4. Fokusing; Mushollli yang sudah mampu melaksanakan shalat tidak hanya ‘roboh-roboh gedang’, namun juga mampu khusyu berarti ia mampu melakukan konsentrasi secara ketat. Dalam konteks dunia pekerjaan individu yang mampu menfokuskan dirinya pada target, maka kemungkinan mencapai keberhasilan terbuka daripada individu yang tidak mampu bekrja secara terfokus.
5. Komitmen pada kemanusiaan; Musholli yang memahami dan menghayati aktivitas shalatnya, maka terinternalisasi dalam dirinya nilai-nilai kepedulian terhadap kemanusiaan. Hal ini dapat dipahami dari makna salam sambil menengok ke kanan dan ke kiri, yang berarti memberikan/mengharap keselamatan/kesejahteraan bagi orang dan alam di sekelilingnya. Dalam konteks dunia bekerja, maka dia akan berusaha untuk beraktivitas yang tidak menyakiti orang-orang di sekitarnya.

Penutup
Shalat yang dijalankan dengan landasan fase pemikiran dan fase penemuan akan mempunyai korelasi bahkan pengaruh terhadap peningkatan kualitas etos kerja. Musholli yang sampai pada fase penemuan akan menemukan juga kesejatian dirinya, baik dalam hubungannya dengan Tuhan maupun hubungannya dengan manusia.

Daftar Bacaan

Al Qur’an

M. Quraish Shihab, 1997, Lentera Hati: Kisah dan Hikmah Kehidupan, cetakan VIII, Bandung: Mizan.

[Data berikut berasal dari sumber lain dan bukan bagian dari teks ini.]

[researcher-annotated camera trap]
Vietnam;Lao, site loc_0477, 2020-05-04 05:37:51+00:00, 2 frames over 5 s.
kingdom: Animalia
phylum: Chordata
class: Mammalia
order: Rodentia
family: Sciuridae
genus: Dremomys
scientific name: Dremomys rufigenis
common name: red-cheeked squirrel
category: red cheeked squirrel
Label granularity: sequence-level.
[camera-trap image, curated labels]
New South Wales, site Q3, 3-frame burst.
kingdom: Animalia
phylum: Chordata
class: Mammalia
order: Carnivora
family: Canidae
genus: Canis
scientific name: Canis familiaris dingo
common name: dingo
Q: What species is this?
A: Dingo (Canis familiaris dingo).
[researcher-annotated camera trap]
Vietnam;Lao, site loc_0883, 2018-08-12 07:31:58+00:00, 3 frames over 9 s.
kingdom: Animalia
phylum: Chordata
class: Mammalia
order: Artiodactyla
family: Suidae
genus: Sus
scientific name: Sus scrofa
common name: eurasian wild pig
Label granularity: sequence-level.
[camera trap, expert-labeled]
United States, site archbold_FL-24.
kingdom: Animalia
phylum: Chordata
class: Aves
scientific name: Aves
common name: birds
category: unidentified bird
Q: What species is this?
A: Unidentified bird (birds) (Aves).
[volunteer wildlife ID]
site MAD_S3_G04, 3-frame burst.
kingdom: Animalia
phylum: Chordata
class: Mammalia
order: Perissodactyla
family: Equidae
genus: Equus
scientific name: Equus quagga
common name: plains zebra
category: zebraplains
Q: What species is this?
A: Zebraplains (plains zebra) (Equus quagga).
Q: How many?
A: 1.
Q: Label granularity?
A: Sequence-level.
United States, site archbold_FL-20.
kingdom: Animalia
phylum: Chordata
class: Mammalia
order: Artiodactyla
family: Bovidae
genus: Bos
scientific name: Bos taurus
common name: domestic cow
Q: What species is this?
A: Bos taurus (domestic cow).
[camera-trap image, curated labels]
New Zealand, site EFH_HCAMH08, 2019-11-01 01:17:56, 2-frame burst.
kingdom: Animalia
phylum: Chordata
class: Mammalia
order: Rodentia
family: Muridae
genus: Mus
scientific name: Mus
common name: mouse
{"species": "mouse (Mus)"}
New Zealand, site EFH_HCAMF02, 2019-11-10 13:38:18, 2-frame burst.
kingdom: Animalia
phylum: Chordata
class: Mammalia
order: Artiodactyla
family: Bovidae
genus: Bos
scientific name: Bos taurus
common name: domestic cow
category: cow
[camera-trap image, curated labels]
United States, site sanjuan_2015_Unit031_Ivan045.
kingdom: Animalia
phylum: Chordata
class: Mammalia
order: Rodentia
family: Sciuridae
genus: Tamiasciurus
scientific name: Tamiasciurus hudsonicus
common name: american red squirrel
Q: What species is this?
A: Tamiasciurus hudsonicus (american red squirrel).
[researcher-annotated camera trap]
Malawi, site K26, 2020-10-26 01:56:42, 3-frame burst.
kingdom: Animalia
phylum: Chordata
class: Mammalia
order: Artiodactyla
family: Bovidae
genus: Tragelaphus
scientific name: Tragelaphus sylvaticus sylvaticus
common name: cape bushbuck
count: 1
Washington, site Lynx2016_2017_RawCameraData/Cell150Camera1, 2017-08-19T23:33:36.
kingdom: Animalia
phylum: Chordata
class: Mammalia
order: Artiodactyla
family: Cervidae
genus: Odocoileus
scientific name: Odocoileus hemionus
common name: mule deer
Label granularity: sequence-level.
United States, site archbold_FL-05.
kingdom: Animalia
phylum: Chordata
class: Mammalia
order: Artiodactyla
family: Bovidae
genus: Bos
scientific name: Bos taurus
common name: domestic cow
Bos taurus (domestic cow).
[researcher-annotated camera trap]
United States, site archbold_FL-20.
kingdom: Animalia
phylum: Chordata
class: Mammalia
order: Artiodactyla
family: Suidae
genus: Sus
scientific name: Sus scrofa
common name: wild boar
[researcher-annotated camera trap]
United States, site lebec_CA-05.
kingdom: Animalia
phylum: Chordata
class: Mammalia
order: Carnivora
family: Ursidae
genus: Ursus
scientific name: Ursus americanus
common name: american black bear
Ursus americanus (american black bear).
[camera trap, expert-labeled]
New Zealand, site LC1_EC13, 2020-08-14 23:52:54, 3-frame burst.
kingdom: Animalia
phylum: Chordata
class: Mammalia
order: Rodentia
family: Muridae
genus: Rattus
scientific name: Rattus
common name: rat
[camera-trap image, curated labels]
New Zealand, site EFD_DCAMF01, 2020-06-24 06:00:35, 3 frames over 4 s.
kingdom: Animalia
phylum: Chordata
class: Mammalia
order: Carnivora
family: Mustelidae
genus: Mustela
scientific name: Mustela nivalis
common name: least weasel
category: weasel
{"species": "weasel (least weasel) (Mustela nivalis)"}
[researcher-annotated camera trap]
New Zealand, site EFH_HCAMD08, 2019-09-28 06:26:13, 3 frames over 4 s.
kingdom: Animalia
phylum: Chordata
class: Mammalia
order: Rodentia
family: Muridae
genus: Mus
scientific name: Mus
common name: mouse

Max Weber, 1958, The Protestant Ethic and The Spirit of Capitalism, translated by Talcott Parsons, New York: Charles Scribners.

Musa Asy’arie, 1997, Islam: Etos Kerja dan Pemberdayaan Ekonomi Umat, Yogyakarta: Lesfi bekerjasama Institut Logam.

Nur Hamnah, 2000, Etos Kerja: Telaah Perbandingan Kapitalis dan Islam, Tesis MSI UII Yogyakarta

Taufik Abdullah (ed.), 1988, Agama, Etos Kerja dan Perkembangan Ekonomi, cet. IV, Jakarta: LP3ES.